Not sure if David Thompson's ambivalence about the Coens pre-2003 was shifted by No Country for Old Men and A Serious Man, both of which are a level removed / raised / above their earlier work (that I have seen). But I'm in agreement with Thompson's view that The Big Lebowski "felt too cute by half, like a film watching itself, more intent on being droll that life". The Coens are particularly interested in men tripped-up and entangled in forces beyond their control and understanding – a horror at the feeble sovereignty we can assert over our lives. With the Dude, the Coens celebrate one possible way to survive the chaos underlying our experience of the world – a tumbleweed blown around by events, oblivious, abiding. But the camaraderie between Jeff Bridges, John Goodman and Steve Buscemi rarely goes beyond a joke. And the entire film is framed in this really self-satisfied, condescending way – Sam Eliott's "The Stranger" appearing at the start, middle and end to add nonsensical, empty "depth"...

15.1.13

Les Miserables

Peter Bradshaw was beaten into submission, and after seeing the film this evening I understand where he's coming from – the intense sincerity of each performance is an almost physical force punching through all your defenses. Did peak early, though, with Anne Hathaway's 'I dreamed a dream'. Her contortions reminded me a little bit of Kiera Knightley's gurning in A Dangerous Method, which is kind of the point. Hooper obviously wanted to avoid any romanticisation of the prostitute's life, it's just unremittingly grim. And the ache in Hathaway's voice is overpowering. Imagine this with the ethereality stripped away. Everything else can't quite match it, and by the end I was growing increasingly conscious of the film's length and my sore backside (TMI, probably, but those seats really were death-traps).

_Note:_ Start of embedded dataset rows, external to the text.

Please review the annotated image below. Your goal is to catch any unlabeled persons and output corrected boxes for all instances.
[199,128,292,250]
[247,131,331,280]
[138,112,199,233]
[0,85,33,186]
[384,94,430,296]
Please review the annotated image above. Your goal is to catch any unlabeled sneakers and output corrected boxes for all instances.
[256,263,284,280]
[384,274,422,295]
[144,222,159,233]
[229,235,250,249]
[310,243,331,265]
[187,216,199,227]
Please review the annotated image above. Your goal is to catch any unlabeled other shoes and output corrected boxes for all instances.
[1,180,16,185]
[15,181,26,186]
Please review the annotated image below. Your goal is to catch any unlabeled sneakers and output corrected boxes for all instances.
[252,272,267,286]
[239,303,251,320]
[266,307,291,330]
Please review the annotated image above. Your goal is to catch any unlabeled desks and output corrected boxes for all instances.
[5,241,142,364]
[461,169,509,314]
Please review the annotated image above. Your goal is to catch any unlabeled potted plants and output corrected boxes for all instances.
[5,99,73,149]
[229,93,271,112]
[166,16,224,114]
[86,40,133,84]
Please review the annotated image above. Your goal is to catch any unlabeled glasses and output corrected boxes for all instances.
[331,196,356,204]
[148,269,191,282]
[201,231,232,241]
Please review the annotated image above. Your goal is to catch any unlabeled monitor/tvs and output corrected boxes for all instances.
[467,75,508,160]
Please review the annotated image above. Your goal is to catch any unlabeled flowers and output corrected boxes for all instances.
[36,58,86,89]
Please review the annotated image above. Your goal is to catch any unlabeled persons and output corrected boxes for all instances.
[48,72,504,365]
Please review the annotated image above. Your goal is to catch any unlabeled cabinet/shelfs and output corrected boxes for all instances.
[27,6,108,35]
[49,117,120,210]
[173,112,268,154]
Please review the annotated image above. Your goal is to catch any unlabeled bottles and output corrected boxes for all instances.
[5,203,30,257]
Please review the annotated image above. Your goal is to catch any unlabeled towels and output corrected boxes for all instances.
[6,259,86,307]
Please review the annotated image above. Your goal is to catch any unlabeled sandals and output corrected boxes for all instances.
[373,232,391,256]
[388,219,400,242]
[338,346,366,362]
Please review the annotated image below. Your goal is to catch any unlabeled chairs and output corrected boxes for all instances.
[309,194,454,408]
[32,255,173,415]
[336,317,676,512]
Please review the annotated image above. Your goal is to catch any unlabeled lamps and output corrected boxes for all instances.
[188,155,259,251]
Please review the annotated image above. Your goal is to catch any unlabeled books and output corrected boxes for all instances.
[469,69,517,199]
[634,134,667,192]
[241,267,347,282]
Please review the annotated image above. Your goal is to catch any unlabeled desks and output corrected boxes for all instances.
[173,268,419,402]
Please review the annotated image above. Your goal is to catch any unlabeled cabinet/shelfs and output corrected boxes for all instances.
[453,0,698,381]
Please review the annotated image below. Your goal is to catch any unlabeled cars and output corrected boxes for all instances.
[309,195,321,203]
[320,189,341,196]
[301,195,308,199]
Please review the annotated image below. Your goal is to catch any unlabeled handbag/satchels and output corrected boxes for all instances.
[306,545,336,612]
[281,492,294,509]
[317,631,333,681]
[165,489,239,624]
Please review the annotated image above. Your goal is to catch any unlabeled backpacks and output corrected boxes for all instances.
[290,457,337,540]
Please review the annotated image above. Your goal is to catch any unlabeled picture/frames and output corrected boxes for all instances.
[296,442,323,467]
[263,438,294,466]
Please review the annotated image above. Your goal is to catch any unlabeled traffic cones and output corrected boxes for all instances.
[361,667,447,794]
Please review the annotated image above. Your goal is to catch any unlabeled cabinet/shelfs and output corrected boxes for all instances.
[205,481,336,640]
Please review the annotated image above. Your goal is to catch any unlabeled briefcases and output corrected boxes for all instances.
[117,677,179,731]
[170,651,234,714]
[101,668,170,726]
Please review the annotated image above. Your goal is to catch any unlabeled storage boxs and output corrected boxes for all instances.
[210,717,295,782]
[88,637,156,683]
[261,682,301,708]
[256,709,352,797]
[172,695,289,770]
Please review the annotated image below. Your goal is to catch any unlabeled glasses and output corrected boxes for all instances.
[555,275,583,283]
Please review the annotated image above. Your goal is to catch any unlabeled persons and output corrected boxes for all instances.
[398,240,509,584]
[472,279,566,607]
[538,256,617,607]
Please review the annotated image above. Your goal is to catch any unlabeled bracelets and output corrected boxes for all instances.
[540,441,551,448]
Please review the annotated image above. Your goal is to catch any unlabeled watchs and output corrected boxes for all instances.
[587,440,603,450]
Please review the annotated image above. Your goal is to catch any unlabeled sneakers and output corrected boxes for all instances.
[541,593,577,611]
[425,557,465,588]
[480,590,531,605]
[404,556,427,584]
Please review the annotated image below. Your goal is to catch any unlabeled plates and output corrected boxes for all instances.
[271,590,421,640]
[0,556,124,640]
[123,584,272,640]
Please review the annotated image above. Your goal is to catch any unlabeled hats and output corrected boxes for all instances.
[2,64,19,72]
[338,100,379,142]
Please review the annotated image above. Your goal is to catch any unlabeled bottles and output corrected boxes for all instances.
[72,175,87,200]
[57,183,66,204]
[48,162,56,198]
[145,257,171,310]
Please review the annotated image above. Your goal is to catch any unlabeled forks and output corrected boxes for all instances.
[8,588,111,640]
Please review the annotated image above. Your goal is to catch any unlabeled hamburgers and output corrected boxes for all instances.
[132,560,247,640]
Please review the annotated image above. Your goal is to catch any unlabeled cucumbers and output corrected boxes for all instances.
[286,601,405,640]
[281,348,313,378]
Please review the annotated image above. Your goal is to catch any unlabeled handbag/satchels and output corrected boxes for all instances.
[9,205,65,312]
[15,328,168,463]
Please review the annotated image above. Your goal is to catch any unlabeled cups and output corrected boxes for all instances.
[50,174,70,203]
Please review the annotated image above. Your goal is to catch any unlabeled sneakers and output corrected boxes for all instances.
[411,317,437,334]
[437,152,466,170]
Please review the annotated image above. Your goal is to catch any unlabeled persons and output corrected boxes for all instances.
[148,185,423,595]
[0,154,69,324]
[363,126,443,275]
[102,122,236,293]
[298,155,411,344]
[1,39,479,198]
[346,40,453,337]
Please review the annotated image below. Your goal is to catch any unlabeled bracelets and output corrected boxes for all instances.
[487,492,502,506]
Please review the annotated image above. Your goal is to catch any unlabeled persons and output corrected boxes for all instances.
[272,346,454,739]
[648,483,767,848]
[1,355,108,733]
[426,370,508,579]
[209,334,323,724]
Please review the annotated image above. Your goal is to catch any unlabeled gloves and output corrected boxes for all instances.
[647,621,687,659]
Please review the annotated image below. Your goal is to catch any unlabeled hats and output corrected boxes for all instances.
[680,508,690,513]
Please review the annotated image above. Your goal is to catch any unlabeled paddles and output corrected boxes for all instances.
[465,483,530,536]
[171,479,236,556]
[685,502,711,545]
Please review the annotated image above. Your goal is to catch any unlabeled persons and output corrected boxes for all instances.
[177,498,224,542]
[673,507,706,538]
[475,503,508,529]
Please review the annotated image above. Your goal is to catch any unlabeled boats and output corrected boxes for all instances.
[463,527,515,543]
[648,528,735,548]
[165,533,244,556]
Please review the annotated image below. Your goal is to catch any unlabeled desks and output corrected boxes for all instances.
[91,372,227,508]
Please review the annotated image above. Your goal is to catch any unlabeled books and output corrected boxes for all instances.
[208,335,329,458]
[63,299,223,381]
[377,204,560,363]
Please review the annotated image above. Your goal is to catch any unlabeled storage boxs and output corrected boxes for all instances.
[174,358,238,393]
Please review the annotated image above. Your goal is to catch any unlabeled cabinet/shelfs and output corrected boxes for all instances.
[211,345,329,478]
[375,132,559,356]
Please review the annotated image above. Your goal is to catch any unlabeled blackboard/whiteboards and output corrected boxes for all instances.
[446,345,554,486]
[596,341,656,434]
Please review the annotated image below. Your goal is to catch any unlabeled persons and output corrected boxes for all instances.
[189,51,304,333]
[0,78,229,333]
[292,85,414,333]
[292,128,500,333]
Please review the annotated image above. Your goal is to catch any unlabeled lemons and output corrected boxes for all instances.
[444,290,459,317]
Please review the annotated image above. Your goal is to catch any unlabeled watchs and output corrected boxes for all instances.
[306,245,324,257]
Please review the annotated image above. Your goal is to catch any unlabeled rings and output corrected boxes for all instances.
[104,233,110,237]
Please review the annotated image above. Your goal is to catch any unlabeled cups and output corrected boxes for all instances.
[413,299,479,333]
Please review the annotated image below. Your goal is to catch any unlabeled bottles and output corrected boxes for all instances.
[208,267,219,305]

Hooper told his DP to go crazy on this film. Cameras thrown all around, waving all over the place. Every shot a tilt. Every crane shot elongated into a sweep over a CGI landscape. Not quite Baz Lurhmann but you get the idea. Only once did the effect descend into parody – an introductory two shot at the start of the scene in which Valjean reveals his past to Marius, set at a bizarre tilt. It was so arch I almost lolled in the cinema. But everything else works like magic. The cameras swoop like bats through the set, enhancing the sense that it's all a universe-sized theatre stage – crucial, since the actors are singing all the way through.

It's all artifice, these musicals. Manipulative as all hell. My instinct would be to resist, and the buy-in is often quite difficult. This manages it, however, probably because the singing sounds real – often flawed and all the better for it. At its best moments the acting actually interferes with the words of the song as they come out. In a world where everyone sings, not being able to anymore carries its own special force, and in fact some of the most powerful lines are spoken 'prose'. The normal (histrionic expressiveness) breaks down, and you're left with emotions so heavy they're impossible to articulate.